### Your task
Reproduce verbatim the lines below, from the line containing "Taking camera distance into account, order" through the line containing "Answer: point 17,477", with both of those lines included.

### Input material
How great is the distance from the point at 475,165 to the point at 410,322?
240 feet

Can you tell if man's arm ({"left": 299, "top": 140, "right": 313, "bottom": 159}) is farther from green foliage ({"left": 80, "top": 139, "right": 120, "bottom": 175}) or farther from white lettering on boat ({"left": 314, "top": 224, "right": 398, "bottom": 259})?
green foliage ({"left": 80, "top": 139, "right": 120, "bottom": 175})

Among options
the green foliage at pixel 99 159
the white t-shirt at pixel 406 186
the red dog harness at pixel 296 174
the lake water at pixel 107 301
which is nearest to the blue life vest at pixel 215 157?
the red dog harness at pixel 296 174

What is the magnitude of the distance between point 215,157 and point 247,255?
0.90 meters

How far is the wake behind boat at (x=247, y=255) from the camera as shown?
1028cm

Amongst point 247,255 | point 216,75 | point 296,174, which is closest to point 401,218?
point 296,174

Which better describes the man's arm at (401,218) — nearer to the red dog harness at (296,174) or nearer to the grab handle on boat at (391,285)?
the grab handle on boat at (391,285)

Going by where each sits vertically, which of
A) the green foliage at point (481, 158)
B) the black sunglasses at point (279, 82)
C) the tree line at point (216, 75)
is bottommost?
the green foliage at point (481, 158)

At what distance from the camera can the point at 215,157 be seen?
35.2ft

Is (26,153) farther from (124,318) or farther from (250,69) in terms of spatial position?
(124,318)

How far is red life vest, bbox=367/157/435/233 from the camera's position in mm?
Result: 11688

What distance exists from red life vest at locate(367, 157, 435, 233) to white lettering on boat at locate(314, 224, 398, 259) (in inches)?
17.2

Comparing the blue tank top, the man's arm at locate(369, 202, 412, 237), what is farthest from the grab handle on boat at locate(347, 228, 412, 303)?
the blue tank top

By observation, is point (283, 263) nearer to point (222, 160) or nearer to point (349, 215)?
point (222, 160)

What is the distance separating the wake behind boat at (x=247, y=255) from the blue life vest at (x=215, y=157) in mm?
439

* * *

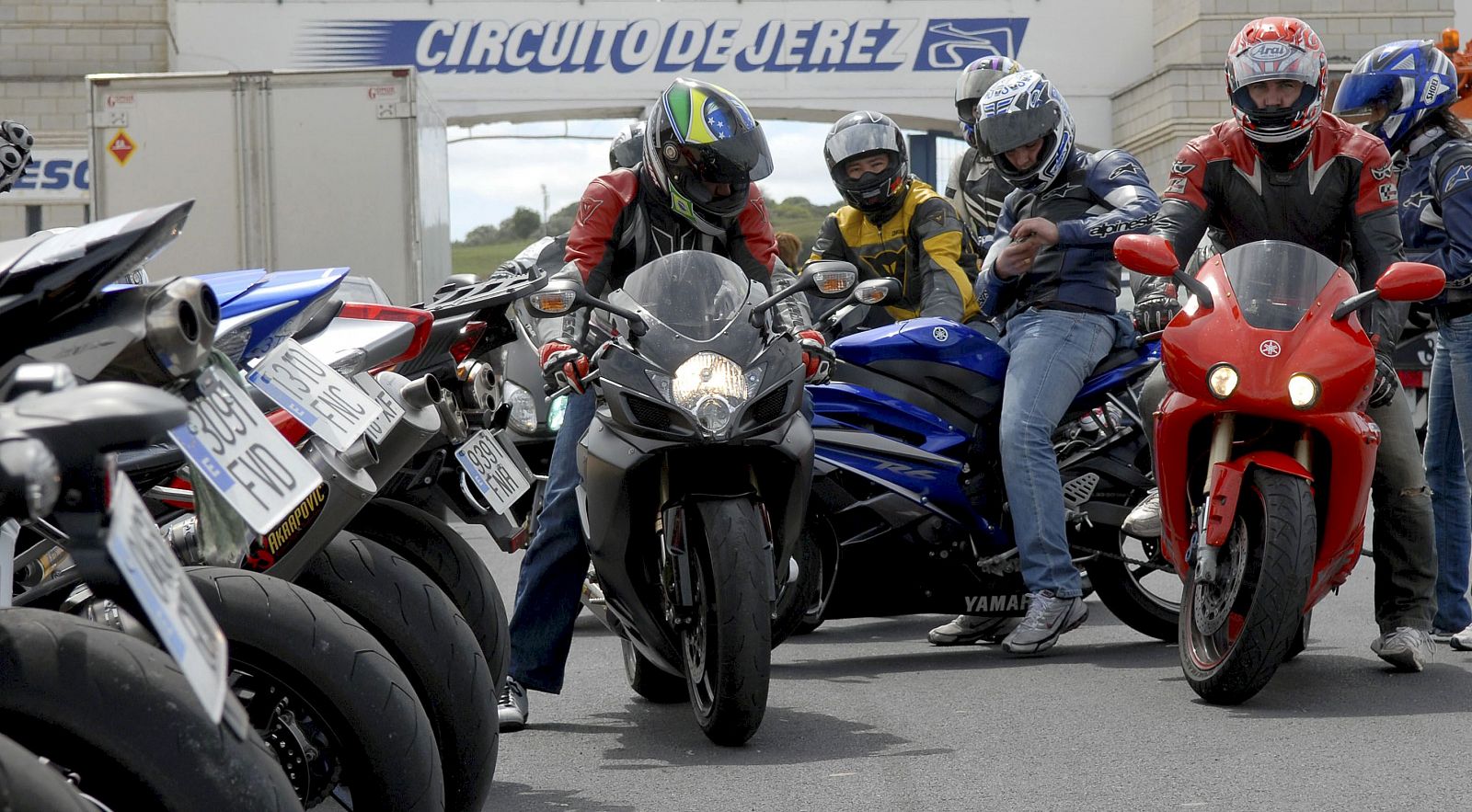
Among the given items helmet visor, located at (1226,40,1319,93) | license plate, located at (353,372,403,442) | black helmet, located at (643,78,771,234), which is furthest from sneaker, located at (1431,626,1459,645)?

--

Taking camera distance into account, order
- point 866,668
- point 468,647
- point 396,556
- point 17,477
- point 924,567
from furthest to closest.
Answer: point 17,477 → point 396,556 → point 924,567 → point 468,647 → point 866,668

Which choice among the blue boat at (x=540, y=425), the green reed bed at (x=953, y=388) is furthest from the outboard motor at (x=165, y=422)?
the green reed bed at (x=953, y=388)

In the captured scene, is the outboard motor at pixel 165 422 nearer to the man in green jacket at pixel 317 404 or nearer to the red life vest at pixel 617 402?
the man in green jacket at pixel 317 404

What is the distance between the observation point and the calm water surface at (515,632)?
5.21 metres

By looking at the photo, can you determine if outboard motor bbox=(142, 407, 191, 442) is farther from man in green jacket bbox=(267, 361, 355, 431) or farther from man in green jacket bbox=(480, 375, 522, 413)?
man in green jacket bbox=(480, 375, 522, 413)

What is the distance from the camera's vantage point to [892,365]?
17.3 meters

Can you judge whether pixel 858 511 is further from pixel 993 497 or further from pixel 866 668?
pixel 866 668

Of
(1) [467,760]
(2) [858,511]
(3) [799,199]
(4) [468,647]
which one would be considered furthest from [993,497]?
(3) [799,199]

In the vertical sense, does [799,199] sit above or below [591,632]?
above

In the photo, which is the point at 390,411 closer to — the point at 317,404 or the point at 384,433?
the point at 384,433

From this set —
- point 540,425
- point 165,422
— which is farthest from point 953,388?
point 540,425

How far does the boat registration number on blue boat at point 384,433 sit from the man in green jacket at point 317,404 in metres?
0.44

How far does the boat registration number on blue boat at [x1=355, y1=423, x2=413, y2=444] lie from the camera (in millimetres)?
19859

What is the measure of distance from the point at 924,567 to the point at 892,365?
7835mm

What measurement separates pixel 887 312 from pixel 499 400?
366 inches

### Exercise solution
Taking camera distance into account, order
- point 866,668
- point 468,647
- point 396,556
- point 17,477
- point 924,567
from furthest to closest.
Answer: point 17,477 → point 396,556 → point 924,567 → point 468,647 → point 866,668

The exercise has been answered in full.